Craft beer certainly isn't the most diverse industry out there, to put it mildly. How do you view yourselves in the context of bringing your culture into an industry that's typically very white (and largely devoid of African culture)?
We’re huge fans of the craft beer industry as it is. We think the traditional European and North American styles are delicious. We’re not looking to change that, and we brew those styles. We do however see a void in the industry which we’d like to see filled. We’re trying to draw attention to this so that one day the craft beer industry has a diverse representation. Imagine how many more options the craft beer lover will have at that point!

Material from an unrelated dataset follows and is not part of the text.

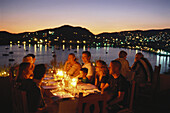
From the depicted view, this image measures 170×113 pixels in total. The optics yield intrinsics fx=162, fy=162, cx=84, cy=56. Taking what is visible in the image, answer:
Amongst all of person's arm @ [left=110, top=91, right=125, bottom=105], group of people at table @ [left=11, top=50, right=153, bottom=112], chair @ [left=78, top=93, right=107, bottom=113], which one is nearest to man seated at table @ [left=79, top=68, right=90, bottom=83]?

Beyond your beers, what do you most appreciate about the DC beer scene? Where do you think it needs to improve?
You don’t need to drive far around DC to enjoy a healthy variety of craft beer, whether at a brewery or pub with countless options on tap. The DC beer scene has really inspired us to keep brewing great beer. What’s lacking is some variety in the ambience offered by many of these places. We’ve found the tap room experience especially has become very predictable, catering to a consumer that’s traditionally not very diverse. We would really love to be part of re-imagining craft beer culture and who craft beer consumers are.
If you don't meet your Kickstarter goal, what will next steps be for Sankofa?
If we don’t meet our Kickstarter goal, it won’t be the last you hear of Sankofa Beer Company. Yes it will set us back, but we’ll regroup, grow, and find another way to get ourselves out on the market.
Where can folks try HYPEbiscus in the near future, if anywhere?
In the near future, folks will be able to have some HYPEbiscus Pale Ale at select restaurants and bars in or around DC. We’ve been communicating with businesses who are committed to serving African-inspired beer on tap. We’ve also started putting our 2018 event calendar together, we’re urging everyone to go to our website (www.sankofabeer.com) and make sure they’re subscribed to our mailing list. It’s going to be a fun 2018, Stay tuned.
What did I miss that's important for our audience to know?
If you haven’t already, please make a pledge to our Kickstarter Campaign and help us spread the word! Our campaign will only be funded if we meet 100% of our goal. Our campaign will finish at the end of the year. There are links to our Kickstarter page on our website and social media profiles. Cheers!
Thanks to Sankofa for reaching out. Good luck meeting your Kickstarter goal!